Fitzgerald was deeply into a period of physical and emotional decline as a Hollywood hack by the time he began writing Tycoon based on the life of Irving Thalberg, the dynamic MGM studio boss who died of a heart attack at the age of 37 as the end neared for the old studio system of which he had been undisputed emperor. No doubt Fitzgerald — who was never above feeling sorry for himself — saw something of himself in Thalberg. By then he may even have wished that, like Thalberg, he too could be spared the ignominy of a long humiliating followup to his youthful first act as the glamorous golden boy of American letters.

A Princeton dropout Fitzgerald may have been, but he knew as well as Horace and Shakespeare that great tragedies come in five acts. Notwithstanding his famous dictum to the contrary — which was no doubt jotted in an ironic frame of mind — he probably knew that he was into his fifth act as he wrote that line.

Fitzgerald’s own first (expository) act coincided, of course, with his first novel This Side of Paradise which bared his lavish talent albeit in mawkish chrysalis. Instantly it made him the embodiment of the Roaring Twenties. Then came the second act’s rising action of insouciant living afforded by the success of the first (well represented by his glitteringly bad second novel The Beautiful and the Damned).

The climactic third act came with publication of The Great Gatsby which faced Fitzgerald with the intractable conflict between artistic success and the financial success he desperately needed to continue the debauched lifestyle to which he and Zelda had grown accustomed. Gatsby was a financial dud, putting Fitzgerald in dire straits.

In the fourth act Fitzgerald showed himself to be an artist at bottom, producing in Tender Is the Night a treasure trove of passages that illustrate another of his dicta — that character is action. Its cast of upscale expat misfits are delineated with the butterfly touch of which Fitzgerald is now the acknowledged master. He may have wished to produce the kind of overwrought passages that seduce readers by the millions, but not even dire financial need induced him to port his Saturday Evening Post “whoring” to his beloved novel form.

Instead Fitzgerald set the stage for his fifth and final act by choosing to indenture himself to a Hollywood studio as a rewrite hack to pay for Zelda’s expensive sanitarium and Scottie’s elite prep school and college. He moved into a modest apartment called the Garden of Allah and quickly worked himself to death. He battled alcoholism and moonlighted with more magazine stories to augment his income and poured his heart into Tycoon even as it began fluttering out hints that it was ready to quit. When F. Scott Fitzgerald died of a massive heart attack in 1940 at the age of 43, he had thoroughly disproven his most famous dictum about American lives.

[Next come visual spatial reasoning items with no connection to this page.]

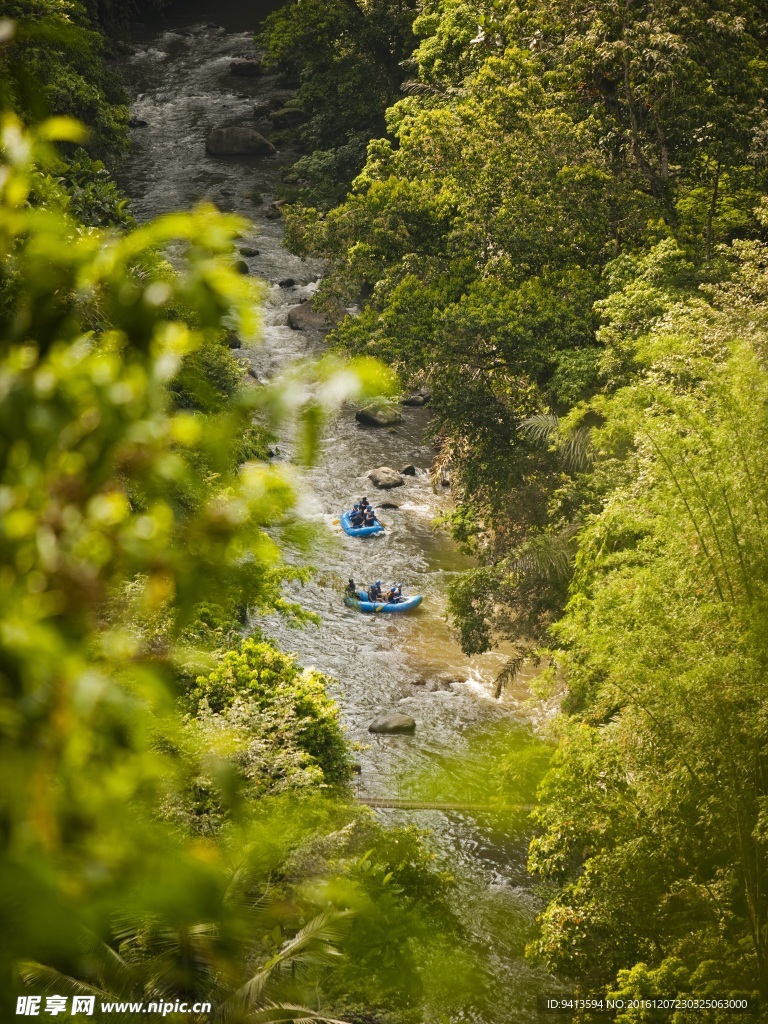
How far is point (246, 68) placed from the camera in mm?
43031

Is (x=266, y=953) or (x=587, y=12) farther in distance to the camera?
(x=587, y=12)

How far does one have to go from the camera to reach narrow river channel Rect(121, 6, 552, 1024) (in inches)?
522

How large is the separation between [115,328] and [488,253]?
1947 centimetres

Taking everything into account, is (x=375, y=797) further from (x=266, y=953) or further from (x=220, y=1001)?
(x=220, y=1001)

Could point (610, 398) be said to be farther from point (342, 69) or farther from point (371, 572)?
point (342, 69)

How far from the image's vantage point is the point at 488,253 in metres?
20.3

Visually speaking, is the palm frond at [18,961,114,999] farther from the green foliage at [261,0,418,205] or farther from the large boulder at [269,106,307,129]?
the large boulder at [269,106,307,129]

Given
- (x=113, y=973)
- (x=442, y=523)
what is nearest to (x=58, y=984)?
(x=113, y=973)

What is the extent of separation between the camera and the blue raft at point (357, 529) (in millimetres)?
Answer: 23047

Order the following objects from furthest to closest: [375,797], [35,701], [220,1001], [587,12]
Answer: [587,12] < [375,797] < [220,1001] < [35,701]

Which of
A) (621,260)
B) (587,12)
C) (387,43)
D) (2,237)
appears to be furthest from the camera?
(387,43)

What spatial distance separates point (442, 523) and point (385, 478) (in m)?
5.06

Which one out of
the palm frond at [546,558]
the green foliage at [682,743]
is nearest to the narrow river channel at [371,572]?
the green foliage at [682,743]

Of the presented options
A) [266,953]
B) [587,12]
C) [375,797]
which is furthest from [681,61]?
[266,953]
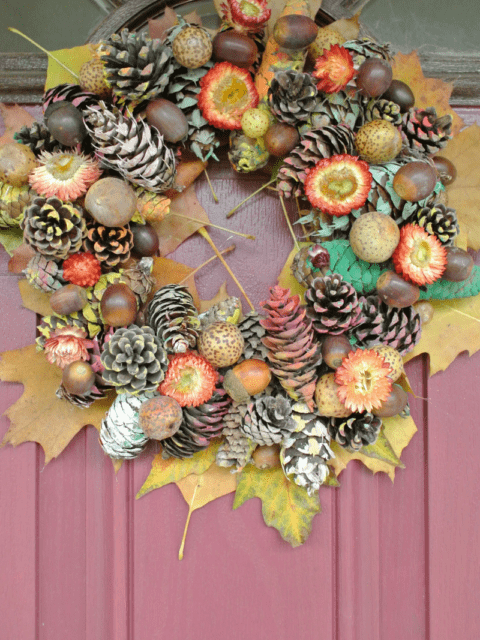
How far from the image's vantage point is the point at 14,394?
Answer: 741 millimetres

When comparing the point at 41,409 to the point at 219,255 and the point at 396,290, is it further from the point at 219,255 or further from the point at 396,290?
the point at 396,290

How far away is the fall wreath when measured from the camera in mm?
617

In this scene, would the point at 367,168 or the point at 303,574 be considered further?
the point at 303,574

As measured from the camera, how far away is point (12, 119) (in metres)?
0.70

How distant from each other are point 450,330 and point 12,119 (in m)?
0.71

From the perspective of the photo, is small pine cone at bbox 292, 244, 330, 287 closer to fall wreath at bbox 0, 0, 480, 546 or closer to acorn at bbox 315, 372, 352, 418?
fall wreath at bbox 0, 0, 480, 546

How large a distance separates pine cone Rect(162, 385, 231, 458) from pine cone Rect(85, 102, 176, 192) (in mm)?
299

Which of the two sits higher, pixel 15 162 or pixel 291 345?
pixel 15 162

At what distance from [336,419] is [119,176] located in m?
0.45

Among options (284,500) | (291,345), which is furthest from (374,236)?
(284,500)

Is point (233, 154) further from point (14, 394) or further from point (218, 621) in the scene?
point (218, 621)

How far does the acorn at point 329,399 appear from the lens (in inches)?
25.0

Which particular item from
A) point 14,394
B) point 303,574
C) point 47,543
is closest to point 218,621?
point 303,574

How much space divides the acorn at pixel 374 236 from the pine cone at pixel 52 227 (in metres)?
0.36
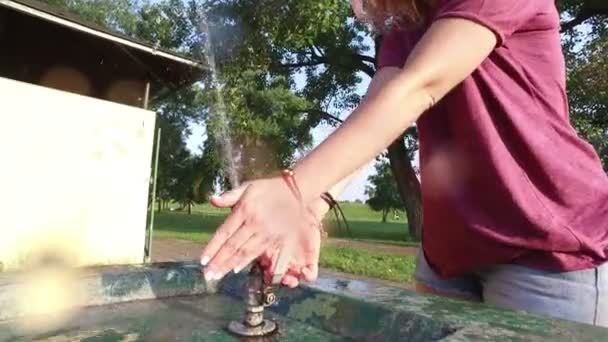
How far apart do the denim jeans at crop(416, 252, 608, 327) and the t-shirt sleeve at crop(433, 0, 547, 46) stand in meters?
0.54

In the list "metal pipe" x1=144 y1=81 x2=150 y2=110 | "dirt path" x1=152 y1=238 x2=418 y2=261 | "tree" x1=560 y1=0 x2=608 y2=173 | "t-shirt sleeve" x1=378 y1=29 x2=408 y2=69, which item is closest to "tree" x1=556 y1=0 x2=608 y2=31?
"tree" x1=560 y1=0 x2=608 y2=173

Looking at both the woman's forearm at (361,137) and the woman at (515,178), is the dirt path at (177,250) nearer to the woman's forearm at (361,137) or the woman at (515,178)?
the woman at (515,178)

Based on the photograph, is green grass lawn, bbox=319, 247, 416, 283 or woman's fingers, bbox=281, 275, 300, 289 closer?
woman's fingers, bbox=281, 275, 300, 289

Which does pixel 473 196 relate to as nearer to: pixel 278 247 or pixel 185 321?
pixel 278 247

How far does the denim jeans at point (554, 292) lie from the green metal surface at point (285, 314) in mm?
56

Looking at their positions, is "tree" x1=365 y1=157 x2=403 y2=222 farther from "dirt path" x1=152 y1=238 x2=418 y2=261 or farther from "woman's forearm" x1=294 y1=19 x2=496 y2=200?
"woman's forearm" x1=294 y1=19 x2=496 y2=200

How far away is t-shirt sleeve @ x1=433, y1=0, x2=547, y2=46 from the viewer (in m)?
0.96

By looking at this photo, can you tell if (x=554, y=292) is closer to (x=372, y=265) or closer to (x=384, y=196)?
(x=372, y=265)

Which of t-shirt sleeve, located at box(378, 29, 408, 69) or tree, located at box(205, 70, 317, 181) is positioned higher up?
tree, located at box(205, 70, 317, 181)

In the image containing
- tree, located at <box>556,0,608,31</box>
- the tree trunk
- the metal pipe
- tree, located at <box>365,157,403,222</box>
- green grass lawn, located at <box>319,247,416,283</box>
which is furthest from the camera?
tree, located at <box>365,157,403,222</box>

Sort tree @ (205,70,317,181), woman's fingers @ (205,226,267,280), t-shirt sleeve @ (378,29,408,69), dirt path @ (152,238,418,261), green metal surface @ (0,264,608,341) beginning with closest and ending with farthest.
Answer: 1. woman's fingers @ (205,226,267,280)
2. green metal surface @ (0,264,608,341)
3. t-shirt sleeve @ (378,29,408,69)
4. dirt path @ (152,238,418,261)
5. tree @ (205,70,317,181)

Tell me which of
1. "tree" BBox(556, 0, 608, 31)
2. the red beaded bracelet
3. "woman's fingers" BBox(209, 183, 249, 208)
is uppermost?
"tree" BBox(556, 0, 608, 31)

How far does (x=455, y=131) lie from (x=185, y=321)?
84 cm

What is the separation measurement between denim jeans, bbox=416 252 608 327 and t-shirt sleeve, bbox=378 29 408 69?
1.80 ft
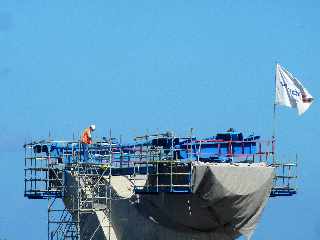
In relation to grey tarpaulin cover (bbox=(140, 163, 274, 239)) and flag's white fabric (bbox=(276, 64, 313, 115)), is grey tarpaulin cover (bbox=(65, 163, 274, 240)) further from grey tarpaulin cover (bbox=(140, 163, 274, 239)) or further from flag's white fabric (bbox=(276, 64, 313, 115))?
flag's white fabric (bbox=(276, 64, 313, 115))

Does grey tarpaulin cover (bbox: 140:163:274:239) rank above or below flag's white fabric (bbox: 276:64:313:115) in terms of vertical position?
below

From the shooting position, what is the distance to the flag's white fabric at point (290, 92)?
4594 centimetres

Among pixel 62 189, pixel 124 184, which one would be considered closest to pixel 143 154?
pixel 124 184

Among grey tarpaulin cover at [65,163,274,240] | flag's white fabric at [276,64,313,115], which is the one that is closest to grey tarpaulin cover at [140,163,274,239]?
grey tarpaulin cover at [65,163,274,240]

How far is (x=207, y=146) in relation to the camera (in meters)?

I’m hoping that Tiger Woods has come to grips with the fact that — notwithstanding witty aphorisms — his life is only now getting to the edge-of-the-seat part. It was nice to see that he had been blessed with the talent of a champ. It was a blast to see him squirm like a chump over his curiously adolescent and downscale romps on the wild side. It was interesting to hear his avowals about the renaissance he was engineering for his game. Then he really ratcheted up the suspense by managing to blow up 17 chances to win a tournament in the past 15 months.

Will he hock another loogie on the green after blowing yet another putt? Will he continue to chuck his clubs at his longtime caddie? Will Tiger ever come to understand that character is action, especially in the lees of happiness (as Fitzgerald might have put it)?

It’s time to raise the curtain on Act Three.